Only the lines starting at the one that contains "At what distance from" and running to the end should be repeated, exactly as written.

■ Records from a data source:
## BEGIN
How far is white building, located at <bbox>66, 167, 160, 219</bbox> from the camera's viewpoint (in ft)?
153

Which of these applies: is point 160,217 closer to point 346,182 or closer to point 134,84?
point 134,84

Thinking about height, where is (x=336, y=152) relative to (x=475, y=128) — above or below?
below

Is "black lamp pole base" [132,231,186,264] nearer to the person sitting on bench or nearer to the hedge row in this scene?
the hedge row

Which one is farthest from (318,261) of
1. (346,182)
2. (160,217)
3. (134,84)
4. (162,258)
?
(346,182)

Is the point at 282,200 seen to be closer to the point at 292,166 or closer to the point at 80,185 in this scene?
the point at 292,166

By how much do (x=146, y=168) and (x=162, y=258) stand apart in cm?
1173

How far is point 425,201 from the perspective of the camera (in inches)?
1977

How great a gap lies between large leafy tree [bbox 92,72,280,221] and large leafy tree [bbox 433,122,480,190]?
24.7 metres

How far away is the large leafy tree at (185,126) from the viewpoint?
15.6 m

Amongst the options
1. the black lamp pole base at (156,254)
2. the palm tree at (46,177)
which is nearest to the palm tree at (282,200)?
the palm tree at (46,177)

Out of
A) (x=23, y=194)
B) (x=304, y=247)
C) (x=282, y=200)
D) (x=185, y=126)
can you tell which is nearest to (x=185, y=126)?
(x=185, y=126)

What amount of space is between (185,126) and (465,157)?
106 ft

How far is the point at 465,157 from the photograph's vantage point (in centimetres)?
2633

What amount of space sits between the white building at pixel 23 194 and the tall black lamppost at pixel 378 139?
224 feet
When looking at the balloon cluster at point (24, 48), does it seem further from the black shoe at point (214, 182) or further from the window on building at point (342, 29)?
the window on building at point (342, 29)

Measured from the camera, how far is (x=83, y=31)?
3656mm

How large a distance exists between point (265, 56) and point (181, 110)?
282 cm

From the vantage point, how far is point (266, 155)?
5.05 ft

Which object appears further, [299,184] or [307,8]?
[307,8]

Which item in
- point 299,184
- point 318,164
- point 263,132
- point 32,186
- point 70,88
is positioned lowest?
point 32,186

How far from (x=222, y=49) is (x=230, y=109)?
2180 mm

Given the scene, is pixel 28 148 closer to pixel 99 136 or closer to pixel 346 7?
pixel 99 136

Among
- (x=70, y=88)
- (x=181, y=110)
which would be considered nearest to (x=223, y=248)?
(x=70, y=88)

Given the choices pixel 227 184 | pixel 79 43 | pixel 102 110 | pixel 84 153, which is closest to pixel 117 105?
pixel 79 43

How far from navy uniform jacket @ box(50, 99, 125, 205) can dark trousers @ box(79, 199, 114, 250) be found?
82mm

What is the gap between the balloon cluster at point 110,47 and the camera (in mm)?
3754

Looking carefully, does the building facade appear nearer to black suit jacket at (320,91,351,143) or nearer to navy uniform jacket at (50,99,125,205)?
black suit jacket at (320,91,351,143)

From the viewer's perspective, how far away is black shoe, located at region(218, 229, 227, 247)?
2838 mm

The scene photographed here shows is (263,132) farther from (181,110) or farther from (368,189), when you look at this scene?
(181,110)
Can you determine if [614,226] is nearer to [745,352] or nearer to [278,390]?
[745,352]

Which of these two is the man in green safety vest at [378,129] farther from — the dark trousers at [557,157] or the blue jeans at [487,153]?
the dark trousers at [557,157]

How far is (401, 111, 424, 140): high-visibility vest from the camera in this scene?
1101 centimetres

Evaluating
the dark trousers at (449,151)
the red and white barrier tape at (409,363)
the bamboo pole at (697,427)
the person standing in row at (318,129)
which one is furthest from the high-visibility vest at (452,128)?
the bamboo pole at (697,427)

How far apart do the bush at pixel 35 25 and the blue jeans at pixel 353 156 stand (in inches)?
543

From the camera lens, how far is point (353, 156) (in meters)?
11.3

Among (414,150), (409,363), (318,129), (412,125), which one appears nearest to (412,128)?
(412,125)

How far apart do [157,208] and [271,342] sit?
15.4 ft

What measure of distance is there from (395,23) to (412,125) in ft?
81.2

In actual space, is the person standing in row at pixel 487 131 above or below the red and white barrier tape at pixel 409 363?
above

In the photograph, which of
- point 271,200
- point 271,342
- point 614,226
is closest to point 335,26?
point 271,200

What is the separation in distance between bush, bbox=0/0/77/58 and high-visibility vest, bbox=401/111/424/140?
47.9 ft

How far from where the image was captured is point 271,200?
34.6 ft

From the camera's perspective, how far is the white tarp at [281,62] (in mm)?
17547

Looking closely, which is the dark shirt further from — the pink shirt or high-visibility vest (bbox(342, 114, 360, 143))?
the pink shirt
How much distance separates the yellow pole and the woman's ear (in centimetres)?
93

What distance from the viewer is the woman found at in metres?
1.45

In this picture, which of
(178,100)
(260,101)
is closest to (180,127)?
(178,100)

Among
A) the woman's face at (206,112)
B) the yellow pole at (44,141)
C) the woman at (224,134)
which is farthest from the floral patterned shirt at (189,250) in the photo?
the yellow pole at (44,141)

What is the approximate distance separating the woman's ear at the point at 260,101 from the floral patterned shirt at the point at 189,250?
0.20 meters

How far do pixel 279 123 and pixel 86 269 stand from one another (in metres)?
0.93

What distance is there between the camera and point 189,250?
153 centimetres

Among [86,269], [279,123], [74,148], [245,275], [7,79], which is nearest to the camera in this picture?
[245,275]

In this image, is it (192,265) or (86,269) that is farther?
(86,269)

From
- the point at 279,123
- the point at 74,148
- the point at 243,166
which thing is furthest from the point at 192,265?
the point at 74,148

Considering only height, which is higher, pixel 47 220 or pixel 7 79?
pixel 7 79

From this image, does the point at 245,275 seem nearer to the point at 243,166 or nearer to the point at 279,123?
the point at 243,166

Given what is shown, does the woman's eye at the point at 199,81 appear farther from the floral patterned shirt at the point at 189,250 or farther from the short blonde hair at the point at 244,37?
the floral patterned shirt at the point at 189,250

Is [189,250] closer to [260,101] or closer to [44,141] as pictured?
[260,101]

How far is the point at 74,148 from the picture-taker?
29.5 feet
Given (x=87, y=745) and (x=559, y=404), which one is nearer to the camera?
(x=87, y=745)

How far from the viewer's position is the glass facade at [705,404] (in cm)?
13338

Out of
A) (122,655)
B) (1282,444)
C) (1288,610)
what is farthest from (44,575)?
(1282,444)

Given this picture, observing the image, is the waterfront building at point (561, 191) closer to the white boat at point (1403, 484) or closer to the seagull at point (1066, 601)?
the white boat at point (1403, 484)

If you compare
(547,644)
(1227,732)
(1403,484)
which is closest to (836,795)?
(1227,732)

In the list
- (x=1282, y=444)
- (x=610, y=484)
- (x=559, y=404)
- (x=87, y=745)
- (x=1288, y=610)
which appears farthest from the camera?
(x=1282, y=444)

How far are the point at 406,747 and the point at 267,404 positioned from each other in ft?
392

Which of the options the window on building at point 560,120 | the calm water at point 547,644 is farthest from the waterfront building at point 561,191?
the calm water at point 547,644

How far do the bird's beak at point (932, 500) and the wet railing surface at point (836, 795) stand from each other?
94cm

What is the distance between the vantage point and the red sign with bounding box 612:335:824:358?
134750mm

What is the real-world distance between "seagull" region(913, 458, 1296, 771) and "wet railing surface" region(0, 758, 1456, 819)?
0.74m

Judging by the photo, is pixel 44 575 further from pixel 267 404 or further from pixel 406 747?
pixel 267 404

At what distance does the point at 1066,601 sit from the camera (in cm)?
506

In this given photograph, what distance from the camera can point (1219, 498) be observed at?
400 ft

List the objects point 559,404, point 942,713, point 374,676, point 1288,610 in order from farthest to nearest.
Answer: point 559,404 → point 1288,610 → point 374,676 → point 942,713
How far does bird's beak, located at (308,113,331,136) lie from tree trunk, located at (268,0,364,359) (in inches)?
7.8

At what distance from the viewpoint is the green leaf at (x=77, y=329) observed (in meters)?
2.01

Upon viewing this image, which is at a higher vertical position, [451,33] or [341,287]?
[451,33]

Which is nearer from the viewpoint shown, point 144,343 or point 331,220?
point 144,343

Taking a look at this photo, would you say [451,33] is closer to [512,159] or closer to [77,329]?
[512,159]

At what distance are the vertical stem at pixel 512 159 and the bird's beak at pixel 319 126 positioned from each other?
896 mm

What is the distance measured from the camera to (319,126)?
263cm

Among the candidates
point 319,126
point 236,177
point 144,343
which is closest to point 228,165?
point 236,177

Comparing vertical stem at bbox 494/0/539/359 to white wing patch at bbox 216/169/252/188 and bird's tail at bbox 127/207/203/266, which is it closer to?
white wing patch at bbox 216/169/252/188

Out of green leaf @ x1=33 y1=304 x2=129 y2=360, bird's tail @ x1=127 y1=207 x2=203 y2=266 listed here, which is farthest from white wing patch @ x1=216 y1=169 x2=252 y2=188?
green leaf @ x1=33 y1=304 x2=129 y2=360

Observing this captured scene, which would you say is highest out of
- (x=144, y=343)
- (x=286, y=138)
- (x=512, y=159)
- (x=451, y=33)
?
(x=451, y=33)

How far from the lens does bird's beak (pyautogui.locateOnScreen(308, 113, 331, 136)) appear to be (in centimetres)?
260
## END
■ Task answer:
At what distance from the viewpoint is the green leaf at (x=77, y=329) observed (in meters)?
2.01

Upon viewing this image, which is at a higher vertical position, [451,33] or [341,287]?
[451,33]

Which is nearer from the viewpoint shown, point 144,343 or point 331,220?
point 144,343

Taking a look at this photo, would you say [451,33] is closer to [512,159] or closer to [77,329]?
[512,159]

At what distance are the vertical stem at pixel 512 159 and the bird's beak at pixel 319 126 positioned from each other?
896 mm

What is the distance measured from the camera to (319,126)?
263cm

Among the candidates
point 319,126
point 236,177
point 144,343
which is closest to point 228,165?
point 236,177

Comparing vertical stem at bbox 494/0/539/359 to white wing patch at bbox 216/169/252/188 and bird's tail at bbox 127/207/203/266, which is it closer to?
white wing patch at bbox 216/169/252/188

Out of green leaf @ x1=33 y1=304 x2=129 y2=360, bird's tail @ x1=127 y1=207 x2=203 y2=266 listed here, which is farthest from white wing patch @ x1=216 y1=169 x2=252 y2=188?
green leaf @ x1=33 y1=304 x2=129 y2=360

Observing this captured scene, which would you say is highest out of
- (x=144, y=343)
- (x=286, y=138)
- (x=512, y=159)
- (x=451, y=33)
?
(x=451, y=33)

How far from the lens does bird's beak (pyautogui.locateOnScreen(308, 113, 331, 136)) appear to be (in centimetres)?
260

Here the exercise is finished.